Monday, Mar. 13, 1939

Ticket Dole?

Although the New Deal has striven through AAA I and II to cut crop production for six years, the nation has been steadily faced by a great economic, political, humanitarian dilemma: agricultural plenty existing side by side with human want. To resolve it without dislocating business has proved a ticklish job.

Federal Surplus Commodities Corp. is now spending some $50,000,000 a year buying surpluses and giving them to the poor, which pleases the poor and the farmers but worries the food distributing industry. Last fall Secretary of Agriculture Wallace proposed a bolder "two-price plan" under which surplus goods would be sold at one price to most buyers, at a lower price to the needy.
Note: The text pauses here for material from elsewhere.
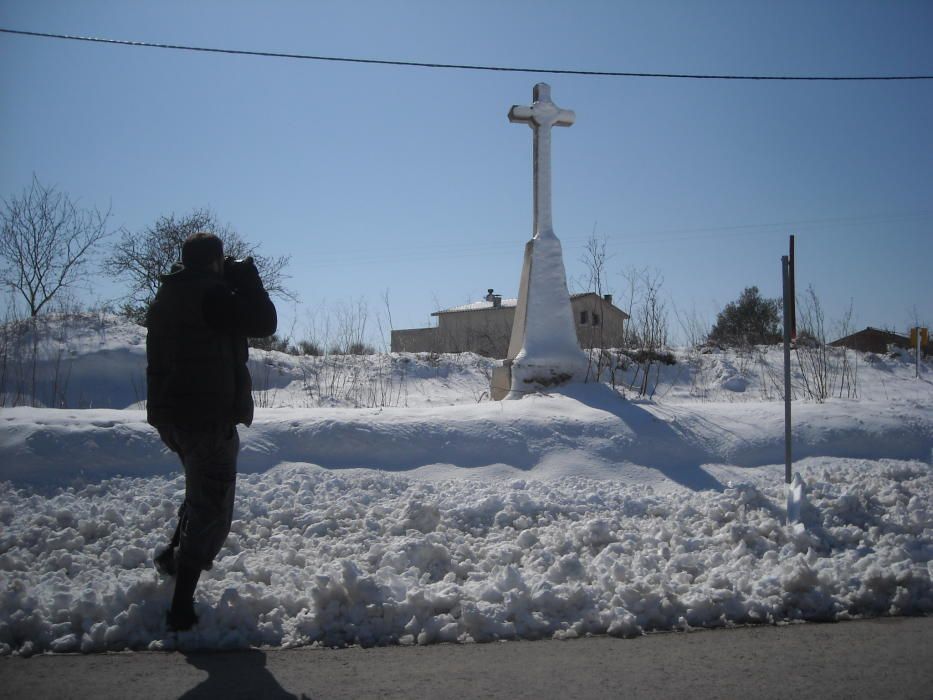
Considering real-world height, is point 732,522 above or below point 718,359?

Business reacted so unfavorably that the plan was hastily abandoned. Last week came news of something new under the agricultural sun: a new plan to make farmers, Business and the poor equally happy.

When FSCC's President Jesse Tapp was shelved along with the two-price plan late in January, he was succeeded by a well-groomed young (39) businessman named Milo Randolph Perkins. In 1934 when outspoken Milo Perkins was running his own cotton-bagging business in Houston, he wrote Henry Wallace a hot letter denouncing administrative red tape in the first AAA, wrote an article in the Nation excoriating the shortsightedness of his fellow capitalists. In 1935 Henry Wallace hired Mr. Perkins as Assistant Secretary. He later became Assistant Farm Security Administrator, learned plenty at first hand about the woes of stricken agriculturists. Last week Washington Correspondent Alfred Stedman of the St. Paul Dispatch, who had just resigned from a $9,000-a-year publicity job with the Department, uncorked first details of the Perkins Plan, scheduled for formal announcement and discussion at a food trade conference in Washington on March 13-14.

In keeping with the Administration's new business appeasement drive, Mr. Wallace's Mr. Perkins proposes to hand over to Business itself the distribution of surpluses. Instead of buying surpluses direct from farmers and doling them out to the needy, FSCC will dole out tickets redeemable for food at any grocery. Grocers would do all the buying and selling, cash the tickets at post offices or other local Government agencies. Families would eventually get enough tickets to increase their food consumption 50%; i.e., a poor family spending $16 a month for food would get $8 in tickets. There would be no price controls; retailers and wholesalers will get their usual profits, thereby making the plan politically appealing. Details of the scheme were not worked out last week, but it was reported that the Perkins Plan would be tried out first in five or six selected cities.

FSCC has an allotment of 30% of U. S. customs receipts (about $90,000,000 a year) with which to launch the plan, if and when adopted.